▸ **Фрагмент текста**:

———

Найти тему
Издательство Libra Press

Не назову его, потому что дал ему в том честное слово

Продолжение "Записок" Алексея Фёдоровича Львова

Прошение моё об отставке (здесь у графа А. А. Аракчеева) пошло, как я сказал по начальству путей сообщения. Я приехал в Петербург, сказался больным и никуда не выезжал. В это время начали говорить "о каком-то заговоре", о нежелании присягать Государю Николаю Павловичу.

Не принадлежа ни к каким тайным обществам, ни я, ни братья, мы понятия не имели об ужасных замыслах сих обществ, имевших в предмете ниспровергнуть власть царскую. Междуцарствие, отречение великого князя Константина Павловича, медленность великодушная на вступление на престол Николая Павловича подали еще более возможности злоумышленникам ввести в заблуждение солдат и завлечь множество офицеров гвардейского корпуса.

14 декабря 1825 года, в день, назначенный для присяги всех полков, батюшка (Фёдор Петрович Львов) благословил брата Илью, служившего тогда ротным командиром в Измайловском полку, и сказал: "Бог с тобой, иди и исполняй свой долг, как честному человеку надлежит".

———

▸ **Сохранённые данные**:
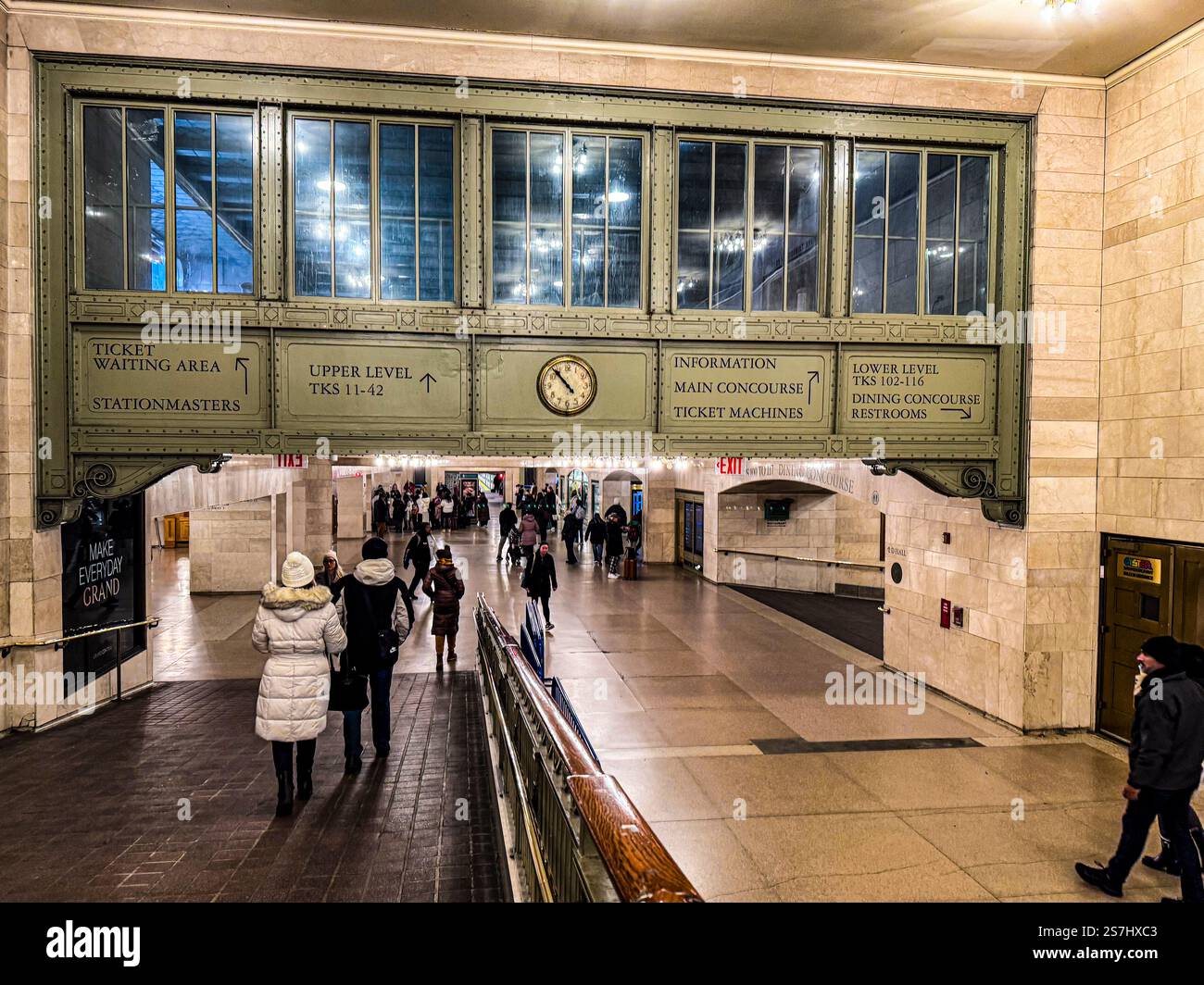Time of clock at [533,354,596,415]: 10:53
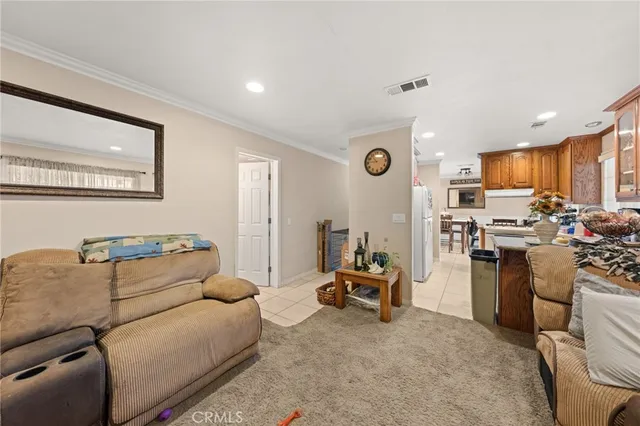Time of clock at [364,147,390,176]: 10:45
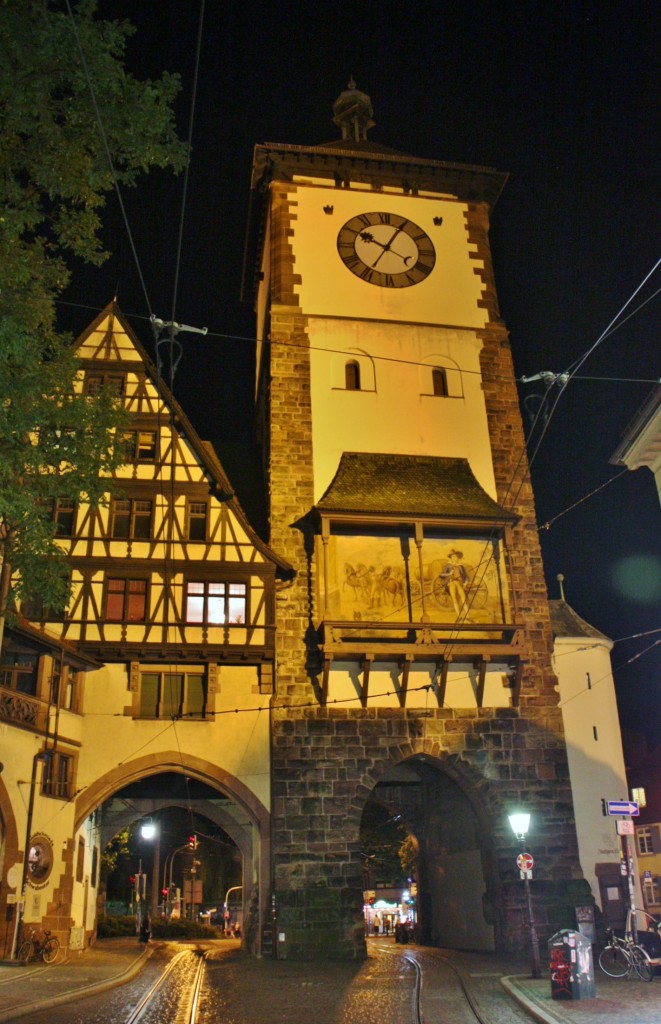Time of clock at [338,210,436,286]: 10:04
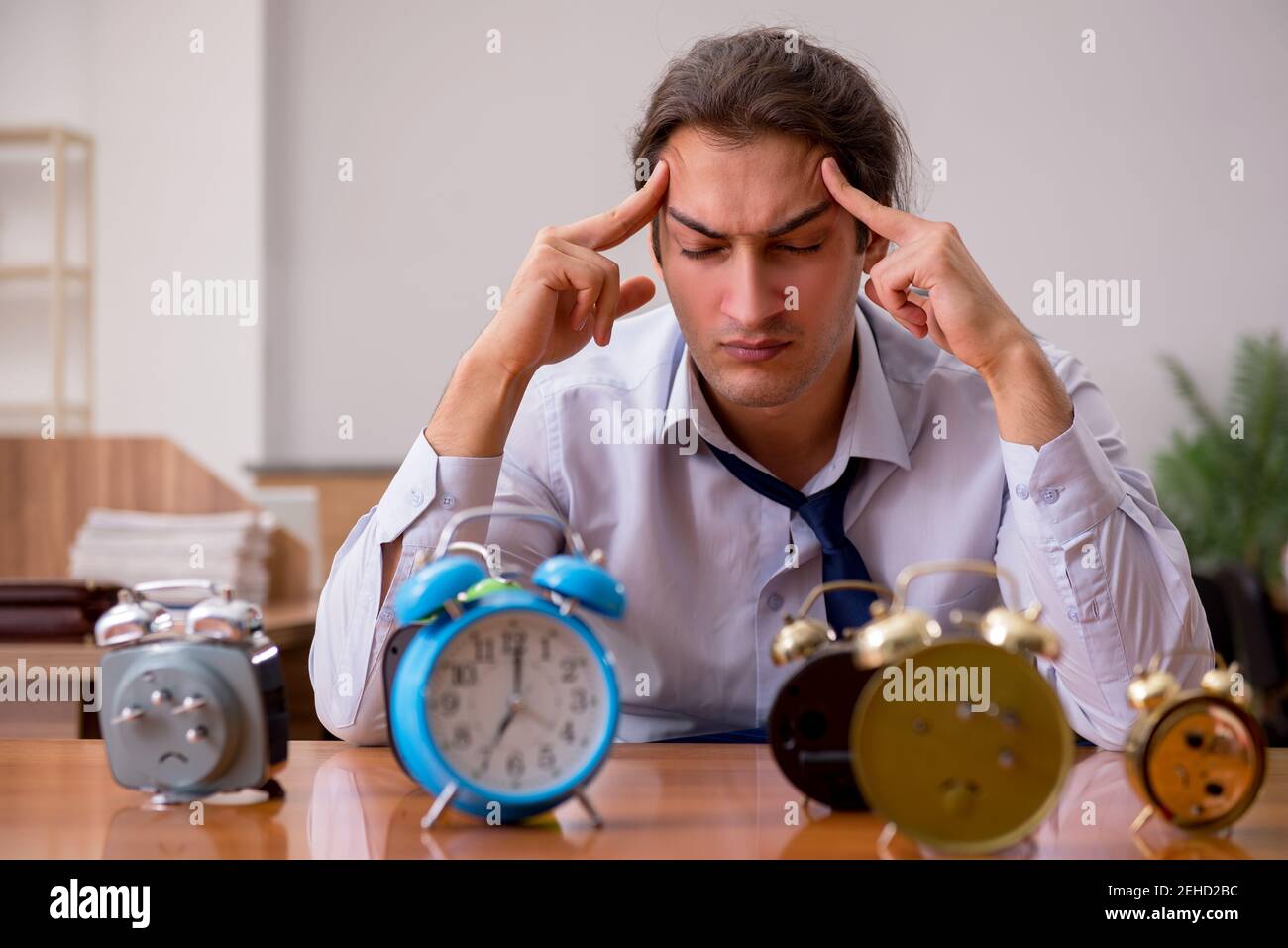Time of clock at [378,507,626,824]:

———

▸ **Задания**:
A) В каком полку служил ротным командиром брат Илья, согласно отрывку из записок?
B) Воспроизведите дословно часть отрывка из записок от «Не назову его, потому» до «Государю Николаю Павловичу.».
C) Назовите всех людей, которые упомянуты по имени в отрывке из записок.

▸ **Ответы**:
A) В Измайловском полку.

B)
Не назову его, потому что дал ему в том честное слово

Продолжение "Записок" Алексея Фёдоровича Львова

Прошение моё об отставке (здесь у графа А. А. Аракчеева) пошло, как я сказал по начальству путей сообщения. Я приехал в Петербург, сказался больным и никуда не выезжал. В это время начали говорить "о каком-то заговоре", о нежелании присягать Государю Николаю Павловичу.

C) Алексей Фёдорович Львов, граф А. А. Аракчеев, Николай Павлович, великий князь Константин Павлович, Фёдор Петрович Львов, Илья.